• **Required work**
Render each line of the records below as a JSON array of strings, one string per line, with blank lines omitted. Leave the pictures out of every string.

******************************

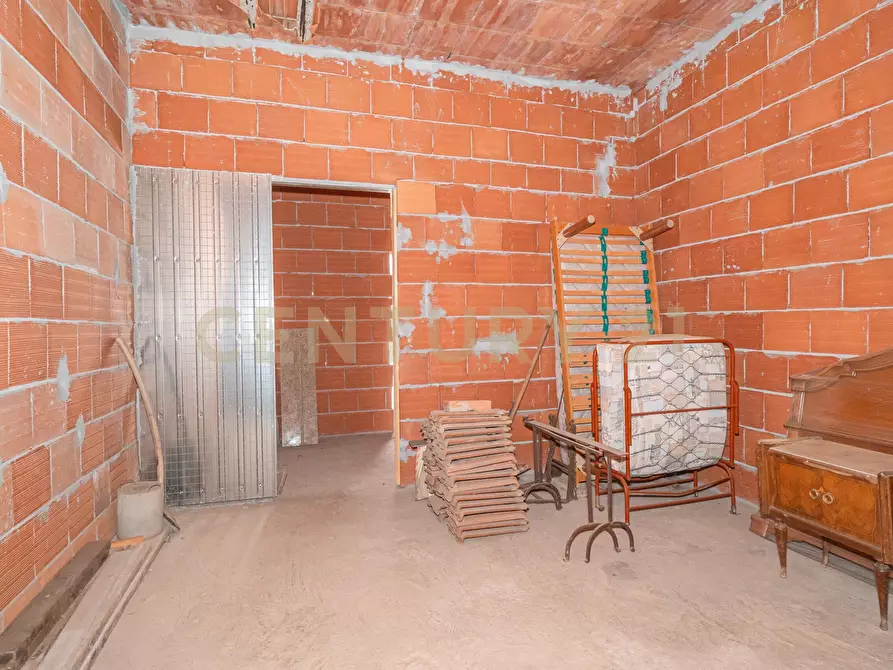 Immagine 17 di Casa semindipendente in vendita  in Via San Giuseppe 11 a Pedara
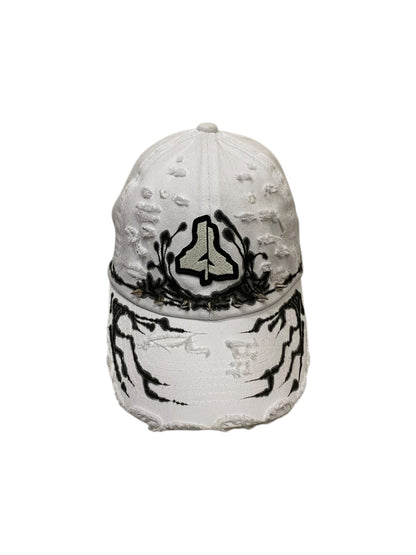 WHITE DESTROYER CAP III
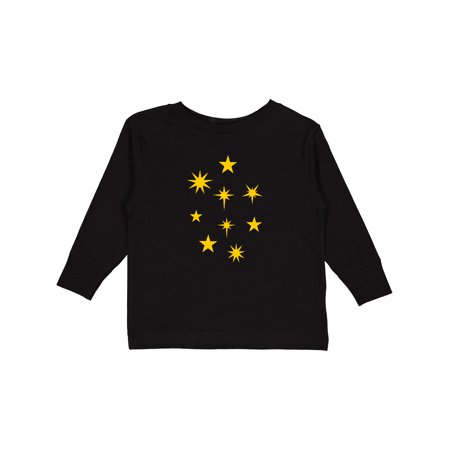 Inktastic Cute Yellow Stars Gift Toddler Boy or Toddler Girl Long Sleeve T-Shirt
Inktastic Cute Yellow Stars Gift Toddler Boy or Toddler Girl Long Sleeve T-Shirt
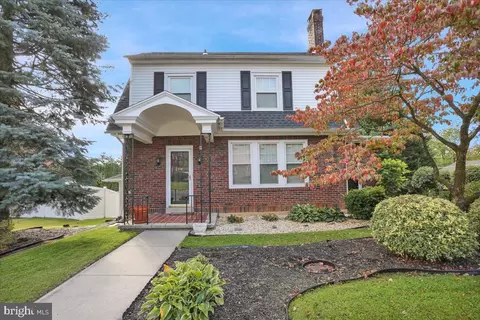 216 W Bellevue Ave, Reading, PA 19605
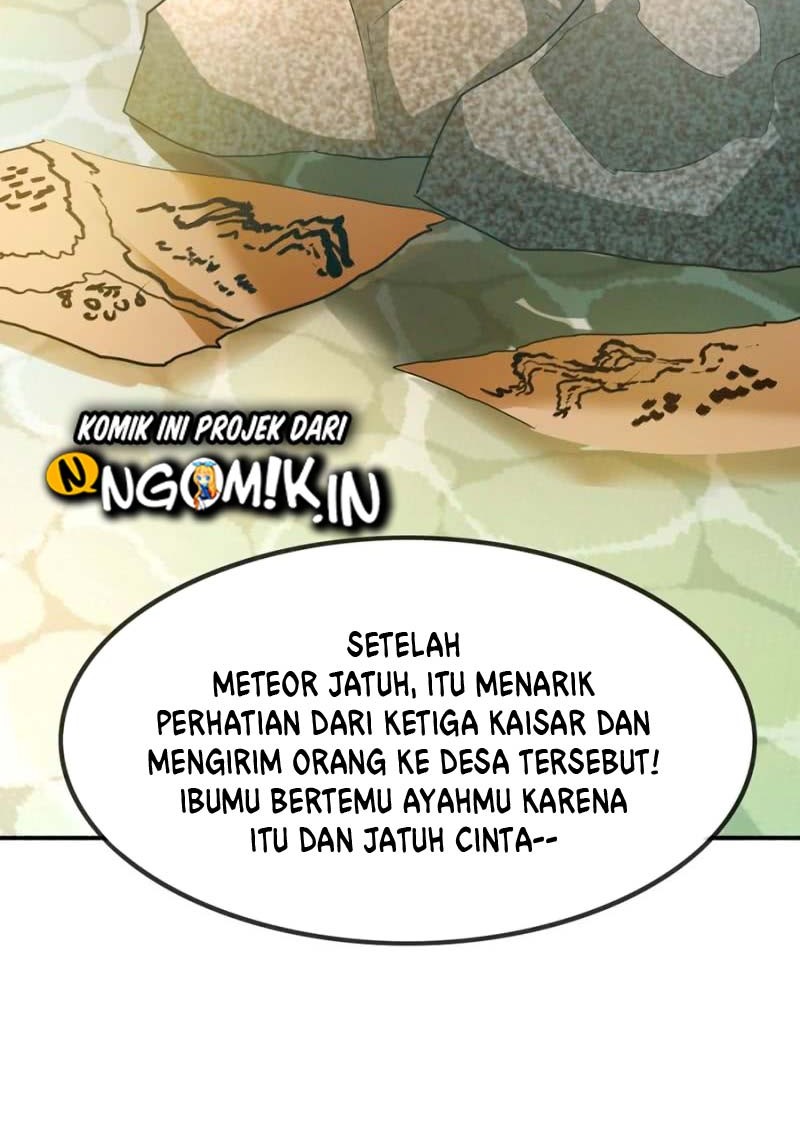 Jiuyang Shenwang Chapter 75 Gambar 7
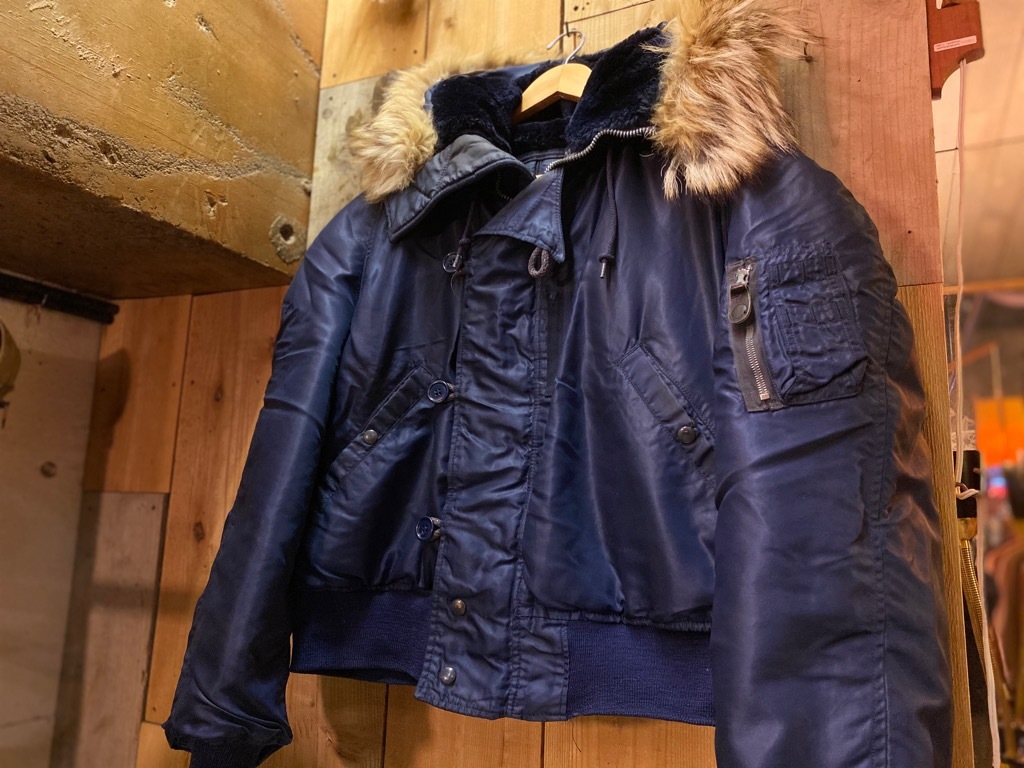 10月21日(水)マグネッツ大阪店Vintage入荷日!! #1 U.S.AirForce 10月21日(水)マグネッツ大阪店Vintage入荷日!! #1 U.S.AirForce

******************************

• **Answer to the exercise**
[
  " Immagine 17 di Casa semindipendente in vendita  in Via San Giuseppe 11 a Pedara",
  " WHITE DESTROYER CAP III",
  " Inktastic Cute Yellow Stars Gift Toddler Boy or Toddler Girl Long Sleeve T-Shirt",
  "Inktastic Cute Yellow Stars Gift Toddler Boy or Toddler Girl Long Sleeve T-Shirt",
  " 216 W Bellevue Ave, Reading, PA 19605",
  " Jiuyang Shenwang Chapter 75 Gambar 7",
  " 10月21日(水)マグネッツ大阪店Vintage入荷日!! #1 U.S.AirForce 10月21日(水)マグネッツ大阪店Vintage入荷日!! #1 U.S.AirForce"
]